How to heal from insect bites
Even if taking preventative and sometimes extreme measures, a determined bug might still find a way to bite you. The following natural treatments are recommended for their anti-inflammatory and soothing properties for the skin. Unless otherwise noted, apply these options directly to the bite.
- Aloe Vera: Apply to the bite directly to stop itching immediately and reduce swelling.
- Baking Soda: Mixed 4 oz of water with 1 teaspoon of baking soda. Using a towel or cotton ball, apply the mixture directly to the bite.
- Raw Organic Honey
- Lavender Essential Oil
- Peppermint Essential Oil
- Lemon: Apply the juice to the bite.
- Neem Oil
- Tea Tree Oil
- Salt: Add a few drops of water to create a paste and dab directly to your bites.

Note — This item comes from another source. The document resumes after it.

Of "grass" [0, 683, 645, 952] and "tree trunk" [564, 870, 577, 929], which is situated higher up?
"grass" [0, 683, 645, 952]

- Ice or Cooling pad: This will relieve the inflammation and reduce swelling.
- Liquid soap: Apply a dab of soap to the bite and let it dry.
- Calamine lotion: Apply this with a cotton ball
- Topical Creams: Anti-histamine, Yydrocortisone, or Benadryl: Apply the cream directly to the bite.
- Listerine Mouthwash
- Toothpaste (without fluoride and not the gel kind): Dab some directly to the bite and let it dry. Remove a few hours later with cool water. Also is known to help bee stings.
- Baby Powder: Use this to stop itching immediately. It is also known for helping to heal wounds and rashes. This is the best option for children, but consult a pediatrician for their advice.
- Don’t scratch your bug bites: It’s easier said than done, I know! Avoid itching or picking at your bites, especially if your hands are dirty. If left undisturbed, you will heal much quicker and the period of itchiness will be cut short. Scratching a bite can eventually cause an infection and make things dramatically worse. If your bites don’t show signs of improvement though, it’s probably best to seek advice from a doctor.
Everybody's body chemistry is different so what works for one person may not work for another. In my opinion, I would not use a chemical agent with known harmful side effects. I prefer to use plants and natural sources over anything else...but that’s just me.
Based on all the information you just read, you can use your best judgment and find something that works best for you. If you’re into the natural approach too, I invite you to try your own recipes until you find the blend that works best for you.